We tried to nurse through out that night but mostly, we slept, tucked in together safely by the most wonderful night nurse on maternity. The next day proved difficult and we made good use of the hospital lactation consultant. He wasn't latching well (now I know due to a flat nipple on one side and probably the fact that well, I was very large chested postpartum and he has a small jaw). I was given a nipple shield and on we went.

I stressed about using the nipple shield but it saved us. I didn't have any side effects from it like lack of supply from less stimulation, or nipple confusion,etc. We went on to use it for 3 months when he self-weaned himself from it in a couple of days..he just was suddenly able to latch normally! Woohoo...!

He nursed every two-three hours for the majority of the first year. I also nursed him to sleep until he was at least 16 months old for most of his naps and bedtime. Some of my fondest memories are of the late night/early morning feedings when he was still tiny... it was just me and him snuggling in bed and the bonding that happened was incredible.
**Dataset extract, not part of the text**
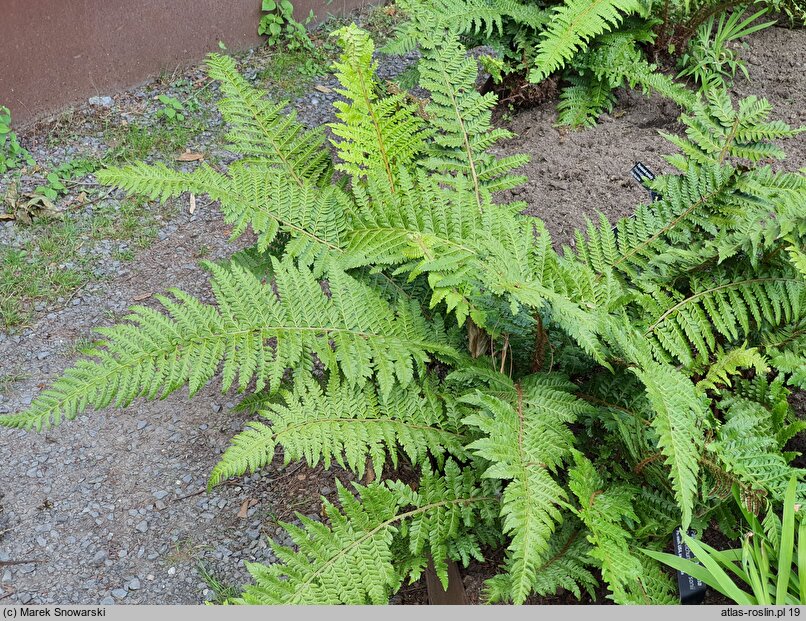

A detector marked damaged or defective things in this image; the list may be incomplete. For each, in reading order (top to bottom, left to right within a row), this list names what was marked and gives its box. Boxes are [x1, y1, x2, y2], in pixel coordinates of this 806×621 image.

rusty brown wall [0, 0, 370, 124]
His little dark blue eyes looking up at me until they closed in blissful milk-drunk sleep.

There were tears of exhaustion some nights when he was teething and wouldn't stop nursing but I was thankful that I had a way to soothe him. We struggled with nursing in public due to his distractedness and often had to find a quiet place to successfully nurse. Sometimes I would feel desperate looking around for a place to nurse, in say, the grocery store, where truly, none exist. The car would end up being the go-to place even though uncomfortable. We battled thrush from time to time When I returned to work for a short while, pumping was a savior for my supply and a good way to stay connected to Noah throughout the day. Turns out, he much preferred mommy and had a hard time sleeping/eating while I was gone. Happily, I stayed home.

We found ways to work around the stresses that go with nursing a baby. When I was exhausted nursing him to sleep, daddy would take over and rock. If he was too distracted to eat in public, I popped him in a sling or ergo carrier and nursed him there, sometimes with a cover to get him to sleep. I continued pumping after I came home from working so I could go out once in a while.

I worked nights for a short time and daddy had to take over soothing Noah at night. Since we cosleep he was still night nursing and got the majority of his milk that way. He slowly transitioned to a bottle a night of soy or almond milk and started sleeping better. He still nursed about 3 or 4 times a day.

I became pregnant and almost instantly he noticed a difference in the taste of my milk. He started nursing less and less. My milk supply was gone by 13 weeks. He's no longer nursing during the day and asks maybe once a night to nurse before deciding it's not worth the effort. We rock and snuggle to sleep with his lamb and blankie. At first, I cried a lot mourning the loss of our nursing relationship. Especially when he told me that I had "ew milk". haha. Now, I'm enjoying the evolution of our bonding experience and love rocking and holding him to sleep. It's hard to accept that he is growing up and becoming a little boy instead of a baby. I think it will make the transition to having another baby easier to have only one nursling.

Although, difficult at times, I had such a blissful experience nursing him and am so thankful that I was able to. We've bonded incredibly and I only wish that I could provide him with milk longer than I am able to. At 20 months, he is almost completely self-weaned. I didn't imagine it would be this easy. I think that because I trusted my instinct nursing him on demand as well as in general during his weaning process, he was able to self-wean easily. It's a bittersweet time for both of us and as he talks about the new baby in mommy's tummy, I have a feeling that it will be this way for a while. It's hard to believe he is growing up...and as every mother says, he'll always be my baby.